● **Provided passage**:
Experiments with Fat Kids

grade on curveI took part in a panel about childhood obesity tonight.  It went well and I’ll do a full write-up later, but in the meantime I wanted to re-post this just in case anyone from the event is looking at the blog for follow up.

The first thing to know is that all of the interventions being used for “childhood obesity” are experimental.  There is no long term data showing that these interventions lead to more thinner kids, or healthier kids (remember that those are two different things.) The research simply doesn’t exist.

There is definitely evidence that trying to get children to be as weight-obsessed and to see fat bodies as a negative thing is problematic:

Research from the University of Minnesota found that: None of the behaviors being used by adolescents for weight-control purposes predicted weight loss…Of greater concern were the negative outcomes associated with dieting and the use of unhealthful weight-control behaviors, including significant weight gain.

A Canadian study found that eating disorders were more prevalent than type 2 diabetes in kids.

The American Academy of Pediatrics reported that hospitalizations of children younger than 12 years for eating disorders rose by 119% from 1999 to 2006. (Children UNDER 12) There was a 15% increase in hospitalizations for eating disorders in all ages across the same time period.

● **Try it**:
Answer these questions about the post on childhood obesity:
(a) What event did the writer take part in?
(b) What did the Canadian study find about eating disorders and type 2 diabetes in kids?
(c) According to the American Academy of Pediatrics, by what percentage did eating-disorder hospitalizations of children younger than 12 rise from 1999 to 2006?
The listing is separate material and has no connection to the post on childhood obesity.

● **Record excerpts**:
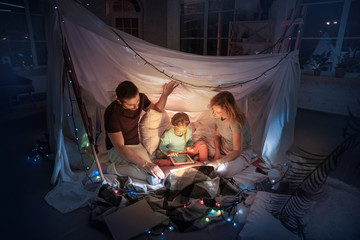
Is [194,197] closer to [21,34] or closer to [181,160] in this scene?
[181,160]

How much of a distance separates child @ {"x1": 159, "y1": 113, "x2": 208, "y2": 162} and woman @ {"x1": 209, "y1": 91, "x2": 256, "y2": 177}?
0.20 meters

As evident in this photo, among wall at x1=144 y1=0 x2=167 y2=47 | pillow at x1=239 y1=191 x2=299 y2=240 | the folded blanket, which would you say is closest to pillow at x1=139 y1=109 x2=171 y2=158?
the folded blanket

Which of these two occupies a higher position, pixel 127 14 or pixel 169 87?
pixel 127 14

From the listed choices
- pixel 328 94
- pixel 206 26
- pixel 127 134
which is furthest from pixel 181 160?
pixel 206 26

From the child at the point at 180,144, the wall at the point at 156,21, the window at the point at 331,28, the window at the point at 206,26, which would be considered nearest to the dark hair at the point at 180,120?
the child at the point at 180,144

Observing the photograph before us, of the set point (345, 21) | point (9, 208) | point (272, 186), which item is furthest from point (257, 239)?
point (345, 21)

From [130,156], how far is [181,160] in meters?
0.47

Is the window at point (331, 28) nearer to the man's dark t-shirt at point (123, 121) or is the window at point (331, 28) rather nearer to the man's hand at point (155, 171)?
the man's dark t-shirt at point (123, 121)

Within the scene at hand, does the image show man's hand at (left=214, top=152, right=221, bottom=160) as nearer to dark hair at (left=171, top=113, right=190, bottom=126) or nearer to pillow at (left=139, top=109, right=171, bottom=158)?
dark hair at (left=171, top=113, right=190, bottom=126)

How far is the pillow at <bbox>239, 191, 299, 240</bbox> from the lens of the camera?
1.51 metres

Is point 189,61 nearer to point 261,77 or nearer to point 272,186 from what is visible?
point 261,77

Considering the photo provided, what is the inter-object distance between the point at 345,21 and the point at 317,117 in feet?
5.37

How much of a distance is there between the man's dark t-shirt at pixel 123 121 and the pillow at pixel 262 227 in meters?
1.28

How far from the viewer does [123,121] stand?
2305 mm
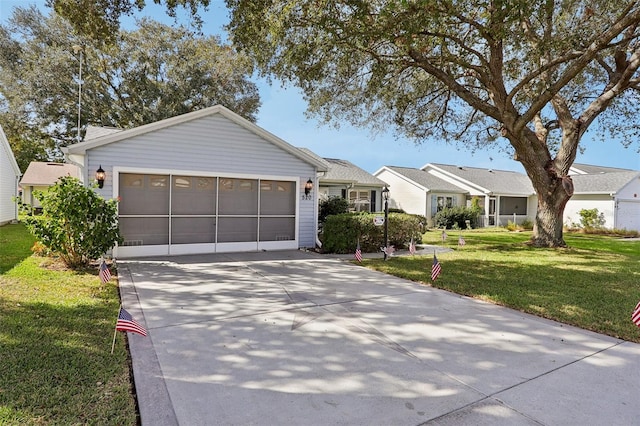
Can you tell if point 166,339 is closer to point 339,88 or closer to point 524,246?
point 339,88

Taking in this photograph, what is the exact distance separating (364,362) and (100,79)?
2700cm

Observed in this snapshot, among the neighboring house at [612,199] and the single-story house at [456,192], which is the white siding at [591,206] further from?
the single-story house at [456,192]

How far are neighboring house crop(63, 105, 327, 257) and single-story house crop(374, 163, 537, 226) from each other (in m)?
14.0

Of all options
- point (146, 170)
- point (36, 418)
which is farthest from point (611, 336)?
point (146, 170)

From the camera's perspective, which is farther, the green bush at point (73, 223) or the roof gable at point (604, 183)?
the roof gable at point (604, 183)

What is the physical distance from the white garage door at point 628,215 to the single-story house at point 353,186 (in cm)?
1478

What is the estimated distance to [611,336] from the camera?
4.40 m

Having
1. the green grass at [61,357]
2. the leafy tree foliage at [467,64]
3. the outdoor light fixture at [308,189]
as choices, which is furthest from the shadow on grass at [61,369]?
the outdoor light fixture at [308,189]

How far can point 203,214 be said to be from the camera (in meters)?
10.0

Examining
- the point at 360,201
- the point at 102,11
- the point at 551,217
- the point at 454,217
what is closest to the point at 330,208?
the point at 360,201

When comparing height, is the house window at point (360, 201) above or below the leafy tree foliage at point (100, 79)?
below

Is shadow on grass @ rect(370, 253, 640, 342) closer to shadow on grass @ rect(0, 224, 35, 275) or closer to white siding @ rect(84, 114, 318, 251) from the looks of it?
white siding @ rect(84, 114, 318, 251)

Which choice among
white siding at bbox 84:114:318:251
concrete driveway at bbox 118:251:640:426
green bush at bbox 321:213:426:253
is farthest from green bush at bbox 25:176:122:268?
green bush at bbox 321:213:426:253

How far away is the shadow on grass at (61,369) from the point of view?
2.58 metres
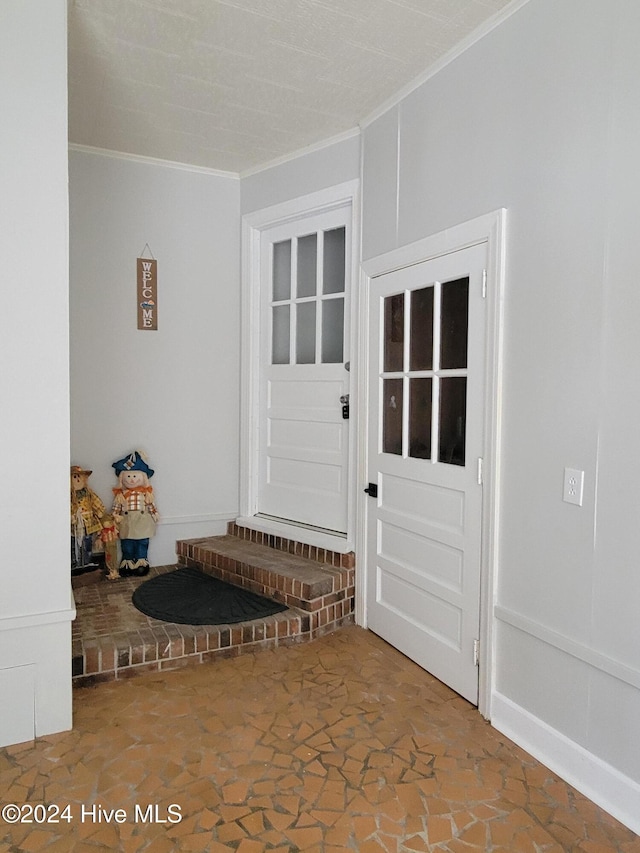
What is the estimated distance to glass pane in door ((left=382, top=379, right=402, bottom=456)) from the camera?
3.03 meters

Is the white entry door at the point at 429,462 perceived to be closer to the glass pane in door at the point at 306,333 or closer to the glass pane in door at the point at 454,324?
the glass pane in door at the point at 454,324

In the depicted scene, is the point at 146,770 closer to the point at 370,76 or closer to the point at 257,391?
the point at 257,391

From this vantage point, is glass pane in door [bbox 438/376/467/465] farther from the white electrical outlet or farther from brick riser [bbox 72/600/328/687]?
brick riser [bbox 72/600/328/687]

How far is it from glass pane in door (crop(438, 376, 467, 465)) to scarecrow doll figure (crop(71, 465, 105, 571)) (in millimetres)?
2099

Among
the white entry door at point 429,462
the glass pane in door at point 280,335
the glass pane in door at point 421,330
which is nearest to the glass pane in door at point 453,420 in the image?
the white entry door at point 429,462

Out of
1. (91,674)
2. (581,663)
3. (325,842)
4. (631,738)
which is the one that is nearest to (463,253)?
(581,663)

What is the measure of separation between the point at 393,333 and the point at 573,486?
1.33m

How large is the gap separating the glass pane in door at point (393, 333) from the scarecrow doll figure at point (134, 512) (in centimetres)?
174

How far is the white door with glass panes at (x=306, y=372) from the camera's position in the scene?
363cm

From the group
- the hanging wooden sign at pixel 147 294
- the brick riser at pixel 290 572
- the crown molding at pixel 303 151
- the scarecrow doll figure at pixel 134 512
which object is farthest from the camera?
the hanging wooden sign at pixel 147 294

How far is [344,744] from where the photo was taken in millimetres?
2223

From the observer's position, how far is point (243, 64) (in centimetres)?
276

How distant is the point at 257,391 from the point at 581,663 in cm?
271

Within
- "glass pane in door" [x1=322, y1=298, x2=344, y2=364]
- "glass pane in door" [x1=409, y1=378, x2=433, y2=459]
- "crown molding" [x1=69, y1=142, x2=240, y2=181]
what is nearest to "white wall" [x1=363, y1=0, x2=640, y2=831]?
"glass pane in door" [x1=409, y1=378, x2=433, y2=459]
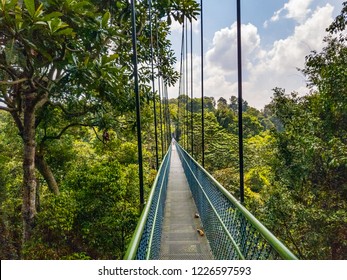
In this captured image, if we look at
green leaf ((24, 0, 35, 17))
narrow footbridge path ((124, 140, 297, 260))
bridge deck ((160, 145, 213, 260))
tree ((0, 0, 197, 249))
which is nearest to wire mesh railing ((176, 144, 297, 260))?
narrow footbridge path ((124, 140, 297, 260))

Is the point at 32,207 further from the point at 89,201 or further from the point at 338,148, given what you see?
the point at 338,148

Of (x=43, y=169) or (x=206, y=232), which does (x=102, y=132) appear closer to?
(x=43, y=169)

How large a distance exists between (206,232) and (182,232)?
0.97 feet

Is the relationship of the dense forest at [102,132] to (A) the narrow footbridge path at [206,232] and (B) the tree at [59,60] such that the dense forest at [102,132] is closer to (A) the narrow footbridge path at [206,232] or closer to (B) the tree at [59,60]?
(B) the tree at [59,60]

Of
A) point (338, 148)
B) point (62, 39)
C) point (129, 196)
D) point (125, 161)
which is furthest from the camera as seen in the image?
point (125, 161)

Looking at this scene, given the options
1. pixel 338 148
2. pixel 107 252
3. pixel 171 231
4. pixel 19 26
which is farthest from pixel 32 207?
pixel 338 148

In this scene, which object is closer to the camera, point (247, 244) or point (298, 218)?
point (247, 244)

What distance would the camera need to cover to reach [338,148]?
16.1ft

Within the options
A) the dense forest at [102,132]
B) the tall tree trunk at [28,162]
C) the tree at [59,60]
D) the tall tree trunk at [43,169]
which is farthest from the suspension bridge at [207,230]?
the tall tree trunk at [43,169]

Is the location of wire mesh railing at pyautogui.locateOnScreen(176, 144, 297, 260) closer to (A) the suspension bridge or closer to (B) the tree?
(A) the suspension bridge

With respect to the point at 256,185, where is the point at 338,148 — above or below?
above

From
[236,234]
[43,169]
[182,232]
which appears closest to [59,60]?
[182,232]

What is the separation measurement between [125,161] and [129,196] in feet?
8.22
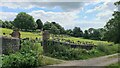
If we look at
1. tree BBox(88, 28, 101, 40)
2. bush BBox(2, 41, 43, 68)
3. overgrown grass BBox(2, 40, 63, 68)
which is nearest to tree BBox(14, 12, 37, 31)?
tree BBox(88, 28, 101, 40)

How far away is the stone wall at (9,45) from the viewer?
1592 cm

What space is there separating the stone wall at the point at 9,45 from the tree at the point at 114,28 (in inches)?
670

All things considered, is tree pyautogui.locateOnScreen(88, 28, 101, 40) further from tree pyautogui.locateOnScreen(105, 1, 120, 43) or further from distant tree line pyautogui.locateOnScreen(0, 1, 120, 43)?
tree pyautogui.locateOnScreen(105, 1, 120, 43)

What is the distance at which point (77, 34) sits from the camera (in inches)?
3027

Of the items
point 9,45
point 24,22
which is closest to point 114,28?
point 9,45

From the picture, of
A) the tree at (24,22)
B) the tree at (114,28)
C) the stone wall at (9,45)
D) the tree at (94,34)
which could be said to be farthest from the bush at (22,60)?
the tree at (94,34)

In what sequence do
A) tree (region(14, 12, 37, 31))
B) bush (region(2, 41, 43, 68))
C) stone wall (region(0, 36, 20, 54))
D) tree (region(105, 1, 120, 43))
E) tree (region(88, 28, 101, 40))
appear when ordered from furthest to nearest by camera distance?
tree (region(88, 28, 101, 40)) → tree (region(14, 12, 37, 31)) → tree (region(105, 1, 120, 43)) → stone wall (region(0, 36, 20, 54)) → bush (region(2, 41, 43, 68))

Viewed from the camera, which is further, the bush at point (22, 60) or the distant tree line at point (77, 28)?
the distant tree line at point (77, 28)

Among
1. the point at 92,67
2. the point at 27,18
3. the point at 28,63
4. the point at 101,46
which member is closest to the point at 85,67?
the point at 92,67

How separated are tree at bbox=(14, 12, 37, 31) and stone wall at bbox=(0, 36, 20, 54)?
150 ft

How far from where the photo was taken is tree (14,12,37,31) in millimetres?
63653

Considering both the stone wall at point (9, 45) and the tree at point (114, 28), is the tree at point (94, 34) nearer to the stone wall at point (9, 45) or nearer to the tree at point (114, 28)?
the tree at point (114, 28)

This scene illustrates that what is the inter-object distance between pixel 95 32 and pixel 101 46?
4357 cm

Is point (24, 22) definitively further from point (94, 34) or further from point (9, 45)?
point (9, 45)
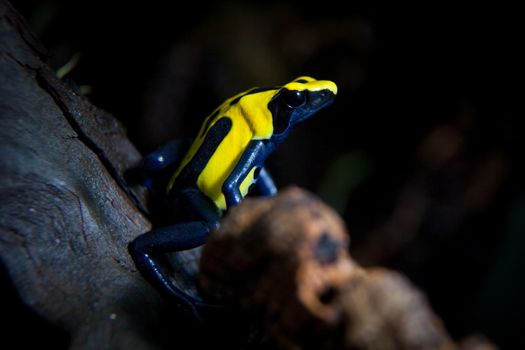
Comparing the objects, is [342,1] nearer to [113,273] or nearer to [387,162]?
[387,162]

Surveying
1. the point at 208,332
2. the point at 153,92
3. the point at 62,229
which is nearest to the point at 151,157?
the point at 62,229

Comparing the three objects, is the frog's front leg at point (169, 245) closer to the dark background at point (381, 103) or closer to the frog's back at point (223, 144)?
the frog's back at point (223, 144)

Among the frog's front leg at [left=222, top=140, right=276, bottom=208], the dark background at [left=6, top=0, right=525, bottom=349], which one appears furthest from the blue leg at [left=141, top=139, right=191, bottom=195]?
the dark background at [left=6, top=0, right=525, bottom=349]

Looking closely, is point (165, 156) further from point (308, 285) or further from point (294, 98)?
point (308, 285)

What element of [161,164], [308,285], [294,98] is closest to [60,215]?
[161,164]

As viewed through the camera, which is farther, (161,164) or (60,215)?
(161,164)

● **Solved exercise**:
(a) A panel about childhood obesity.
(b) Eating disorders were more prevalent than type 2 diabetes in kids.
(c) 119%.